WHAT YOU SHOULD DO =
Each line below from the one containing "Milk-shake de banana com sorvete" through the one containing "Now & Later" should be output exactly as it stands, and no other line should appear.

Items listed in a dataset:
:::::
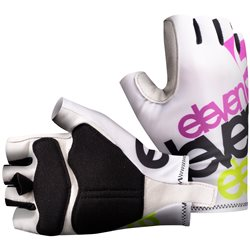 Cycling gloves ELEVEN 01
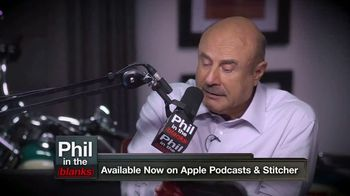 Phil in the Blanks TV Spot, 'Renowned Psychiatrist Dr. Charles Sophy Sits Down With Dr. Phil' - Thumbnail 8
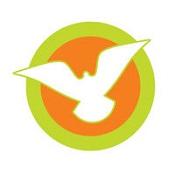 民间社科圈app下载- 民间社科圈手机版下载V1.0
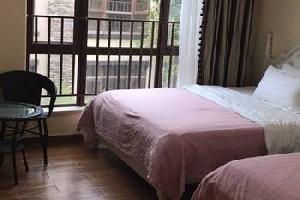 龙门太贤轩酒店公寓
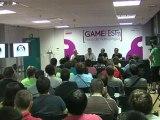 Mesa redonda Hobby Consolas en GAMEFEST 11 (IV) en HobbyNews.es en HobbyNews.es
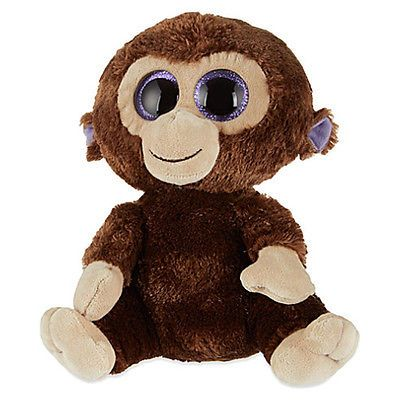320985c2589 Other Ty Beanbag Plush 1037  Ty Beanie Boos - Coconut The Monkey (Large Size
:::::
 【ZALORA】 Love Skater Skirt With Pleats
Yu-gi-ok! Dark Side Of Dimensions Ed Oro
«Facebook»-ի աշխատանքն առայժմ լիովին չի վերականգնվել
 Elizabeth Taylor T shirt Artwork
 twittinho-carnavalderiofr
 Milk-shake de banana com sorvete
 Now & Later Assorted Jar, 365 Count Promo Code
:::::
WRITTEN SOLUTION =
 Milk-shake de banana com sorvete
 Now & Later Assorted Jar, 365 Count Promo Code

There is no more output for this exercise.